*** Opening PROVIDED ENTRIES ***

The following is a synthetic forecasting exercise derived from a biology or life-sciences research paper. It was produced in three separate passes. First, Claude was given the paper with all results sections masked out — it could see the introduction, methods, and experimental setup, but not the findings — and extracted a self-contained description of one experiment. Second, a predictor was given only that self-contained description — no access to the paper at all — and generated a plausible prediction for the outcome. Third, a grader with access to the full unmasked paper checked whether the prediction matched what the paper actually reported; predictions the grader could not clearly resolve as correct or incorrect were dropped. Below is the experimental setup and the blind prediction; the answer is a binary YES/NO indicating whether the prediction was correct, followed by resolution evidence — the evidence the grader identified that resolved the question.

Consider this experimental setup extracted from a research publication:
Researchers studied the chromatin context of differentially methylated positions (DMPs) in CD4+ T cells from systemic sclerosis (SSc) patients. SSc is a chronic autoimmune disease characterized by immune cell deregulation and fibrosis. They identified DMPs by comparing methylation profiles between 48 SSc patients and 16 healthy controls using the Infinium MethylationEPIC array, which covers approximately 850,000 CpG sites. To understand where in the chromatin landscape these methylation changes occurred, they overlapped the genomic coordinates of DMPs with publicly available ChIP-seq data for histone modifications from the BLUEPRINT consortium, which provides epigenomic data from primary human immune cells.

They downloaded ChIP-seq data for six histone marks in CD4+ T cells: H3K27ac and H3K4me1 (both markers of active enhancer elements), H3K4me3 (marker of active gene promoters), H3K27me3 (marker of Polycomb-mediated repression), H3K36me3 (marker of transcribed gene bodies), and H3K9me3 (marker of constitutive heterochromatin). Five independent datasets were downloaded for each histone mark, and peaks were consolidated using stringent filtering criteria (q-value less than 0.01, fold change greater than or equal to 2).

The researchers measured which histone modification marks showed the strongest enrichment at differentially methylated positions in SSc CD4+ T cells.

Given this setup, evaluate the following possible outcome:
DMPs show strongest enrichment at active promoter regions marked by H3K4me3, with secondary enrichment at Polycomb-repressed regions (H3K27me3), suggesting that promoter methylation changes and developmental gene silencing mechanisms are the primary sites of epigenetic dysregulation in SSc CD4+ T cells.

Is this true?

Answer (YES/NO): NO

*** Closing PROVIDED ENTRIES ***

*REQUIRED WORK:*
State how many lines of the data contain the word "enrichment". Nothing besides the number belongs in the reply.

*RESPONSE:*
2